Kutipan Teks |
┄┄┄┄┄┄┄┄┄┄┄┄┄┄┄┄┄┄┄┄

Syaiful Arif: Pancasila Harus Dijadikan Pergulatan Intelektual!

Kamis, 15 Agustus 2019 | 22:53 WIB
Syaiful Arif: Pancasila Harus Dijadikan Pergulatan Intelektual!
Ilustrasi wawancara Syaiful Arif. [Dok. pribadi/Olah gambar Suara.com]
Follow Suara.com untuk mendapatkan informasi terkini. Klik WhatsApp Channel & Google News

Pancasila seperti apakah yang harusnya diterapkan di Indonesia? Apakah konsepsi Bung Karno? Soeharto? Atau seperti apa?

Begini, Pancasila itu kan ide. Sebagai ide, ada yang mencetuskan. Siapa? Ya, Sukarno. Berarti konsep Bung Karno-lah yang harus dipakai? Ya, tetapi dengan kontekstualisasi. Bukan semata menggunakan konsep yang pernah beliau terapkan di masa Orde Lama, tetapi justru prinsip-prinsip awal pemikirannya sebagaimana disampaikan pada 1 Juni di depan Sidang BPUPKI. Menurut saya, ide Pancasila 1 Juni ialah ide intelektual yang menempatkan Pancasila sebagai ideologi kebangsaan. Sedangkan Pancasila via Manipol-USDEK di era Orde Lama, sudah menjadi bagian dari ideologi negara, tepatnya upaya Bung Karno mengelola kekuasaan.

┄┄┄┄┄┄┄┄┄┄┄┄┄┄┄┄┄┄┄┄

Data Ekstraksi |
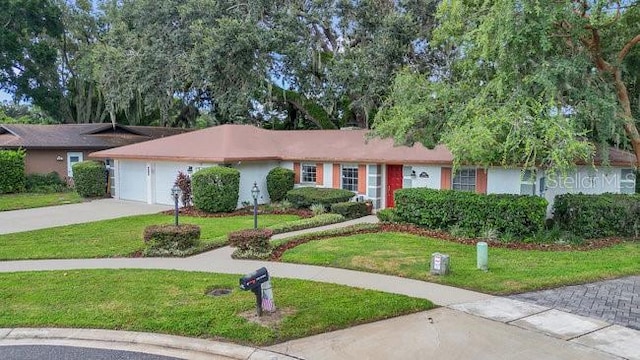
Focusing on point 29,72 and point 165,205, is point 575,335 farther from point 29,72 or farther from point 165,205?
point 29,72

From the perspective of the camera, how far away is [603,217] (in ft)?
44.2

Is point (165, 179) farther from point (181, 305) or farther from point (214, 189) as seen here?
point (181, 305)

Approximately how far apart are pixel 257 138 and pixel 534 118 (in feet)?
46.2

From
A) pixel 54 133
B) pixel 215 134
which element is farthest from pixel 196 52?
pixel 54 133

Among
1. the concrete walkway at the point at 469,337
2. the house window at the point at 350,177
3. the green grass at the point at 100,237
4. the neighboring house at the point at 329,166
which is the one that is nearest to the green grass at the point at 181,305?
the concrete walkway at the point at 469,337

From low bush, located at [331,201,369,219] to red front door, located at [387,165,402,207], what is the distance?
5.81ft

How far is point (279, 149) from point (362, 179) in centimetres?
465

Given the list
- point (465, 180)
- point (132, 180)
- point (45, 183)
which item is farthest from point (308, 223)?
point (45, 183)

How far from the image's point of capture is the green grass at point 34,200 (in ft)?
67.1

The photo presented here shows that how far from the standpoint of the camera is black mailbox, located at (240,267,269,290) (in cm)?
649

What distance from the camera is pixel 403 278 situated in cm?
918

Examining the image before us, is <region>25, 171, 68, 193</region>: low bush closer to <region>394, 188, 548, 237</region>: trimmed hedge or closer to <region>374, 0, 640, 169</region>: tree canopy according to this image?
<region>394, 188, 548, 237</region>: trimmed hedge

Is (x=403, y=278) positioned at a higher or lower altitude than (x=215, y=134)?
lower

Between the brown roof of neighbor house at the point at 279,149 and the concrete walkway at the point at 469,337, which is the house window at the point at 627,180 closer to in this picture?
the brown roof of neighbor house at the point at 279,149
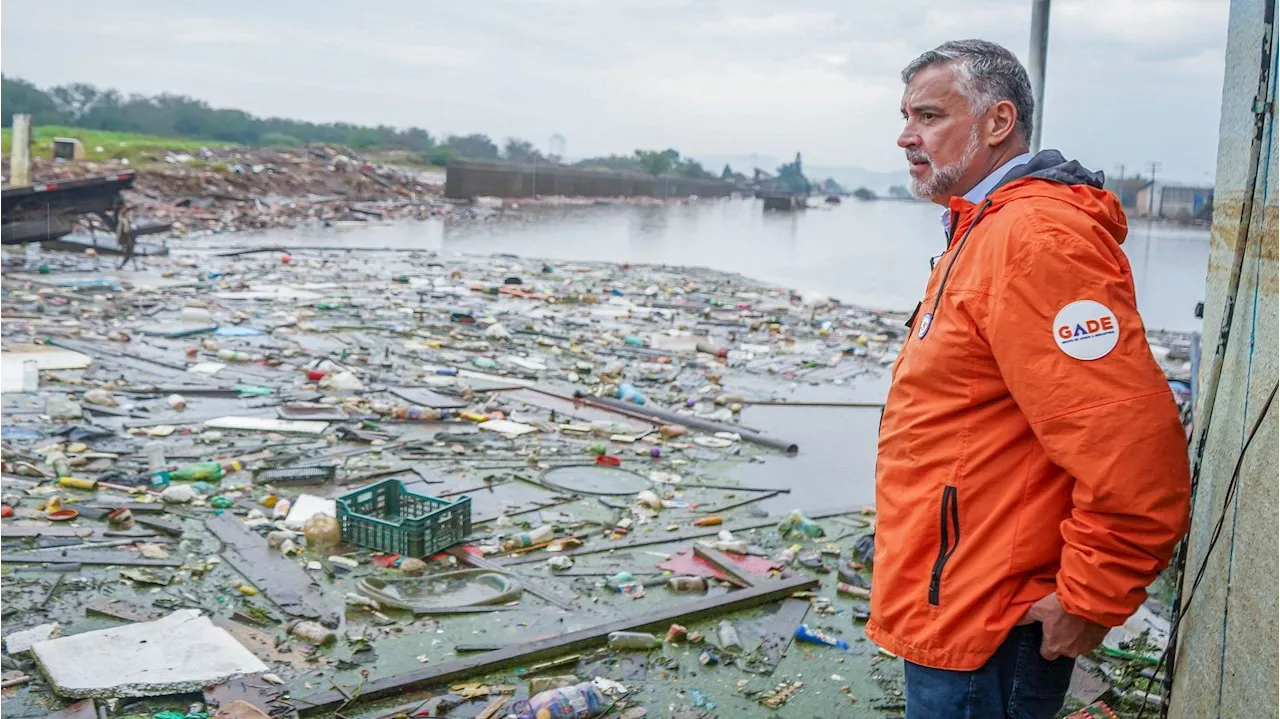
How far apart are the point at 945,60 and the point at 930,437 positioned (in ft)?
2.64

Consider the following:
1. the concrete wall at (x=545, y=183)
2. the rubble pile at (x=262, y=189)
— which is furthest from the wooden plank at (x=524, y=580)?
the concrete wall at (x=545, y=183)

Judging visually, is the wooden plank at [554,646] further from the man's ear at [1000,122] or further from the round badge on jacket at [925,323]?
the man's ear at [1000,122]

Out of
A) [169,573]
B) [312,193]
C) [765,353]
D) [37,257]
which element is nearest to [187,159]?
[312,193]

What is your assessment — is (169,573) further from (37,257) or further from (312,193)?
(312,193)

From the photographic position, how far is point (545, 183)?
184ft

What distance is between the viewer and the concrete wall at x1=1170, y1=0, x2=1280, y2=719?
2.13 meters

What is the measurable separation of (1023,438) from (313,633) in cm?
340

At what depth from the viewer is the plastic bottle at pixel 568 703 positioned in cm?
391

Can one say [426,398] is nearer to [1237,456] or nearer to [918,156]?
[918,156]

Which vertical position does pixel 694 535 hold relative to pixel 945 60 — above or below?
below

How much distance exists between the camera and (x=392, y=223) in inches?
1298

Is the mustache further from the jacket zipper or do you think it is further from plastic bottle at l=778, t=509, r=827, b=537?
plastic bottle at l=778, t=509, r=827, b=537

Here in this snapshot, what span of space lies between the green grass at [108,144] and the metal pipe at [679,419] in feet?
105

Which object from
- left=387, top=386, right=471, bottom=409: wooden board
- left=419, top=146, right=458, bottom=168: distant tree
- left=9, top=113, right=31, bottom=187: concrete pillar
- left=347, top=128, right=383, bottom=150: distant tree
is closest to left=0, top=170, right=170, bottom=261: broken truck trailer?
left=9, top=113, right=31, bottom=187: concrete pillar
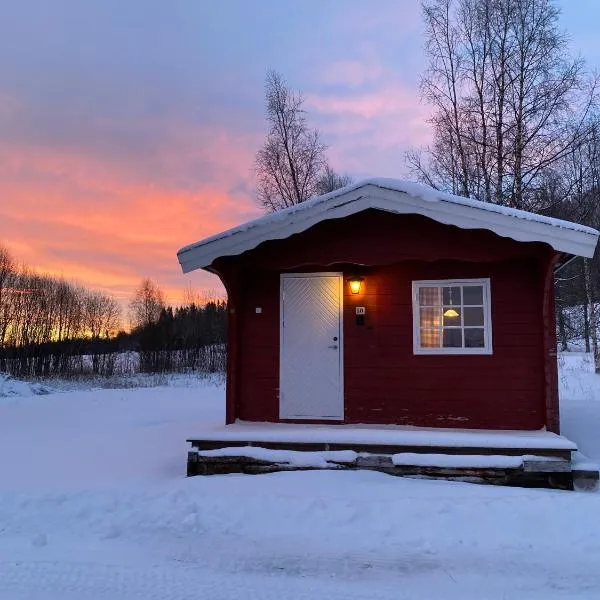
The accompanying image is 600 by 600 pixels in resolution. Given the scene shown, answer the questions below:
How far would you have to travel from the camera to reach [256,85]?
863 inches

┄┄┄┄┄┄┄┄┄┄┄┄┄┄┄┄┄┄┄┄

Tugas |
1 – Tentukan apakah tiap pernyataan berikut sesuai dengan kutipan wawancara tentang Pancasila. Jawab ya atau tidak, lalu kutip kata-kata penentunya dari teks. (a) Pancasila dicetuskan oleh Soeharto. (b) Ide Pancasila 1 Juni disampaikan di depan Sidang BPUPKI. (c) Pancasila via Manipol-USDEK dipandang sebagai ideologi kebangsaan.
2 – Tuliskan lanjutan kutipan wawancara tentang Pancasila, dimulai sesudah kalimat terakhirnya.

Kunci Jawaban |
1 –
(a) Tidak: "Siapa? Ya, Sukarno."
(b) Ya: "sebagaimana disampaikan pada 1 Juni di depan Sidang BPUPKI"
(c) Tidak: "sudah menjadi bagian dari ideologi negara"

2 –
Lalu bagaimana dengan konsep Soeharto atau Pedoman Penghayatan dan Pengamalan Pancasila (P4)? Menurut saya, yang bagus dari P4 ialah program pembinaannya yang STM (sistematis, terstruktur dan masif). Kita saat ini perlu mengadakan program nasional seperti itu. Namun kelemahan dari P4 ialah sifatnya yang telah mengalami de-intelektualisasi. Pancasila ala P4 ialah Pancasila tanpa khasanah pemikiran, Pancasila tanpa pergulatan intelektual. Dan itu berbahaya, karena telah mematikan dimensi rasional, keilmuan dan semangat dari ideologi kita itu. Ini akibat fatal dari proyek panjang de-Sukarnoisasi sejak Orde Baru, yang sayangnya belum dicarikan "obatnya", termasuk oleh Badan Pembinaan Ideologi Pancasila (BPIP). Hingga kini, paradigma kita dalam memahami, mensosialisasikan dan mengamalkan Pancasila masih menggunakan paradigma P4 yang anti-intelektual!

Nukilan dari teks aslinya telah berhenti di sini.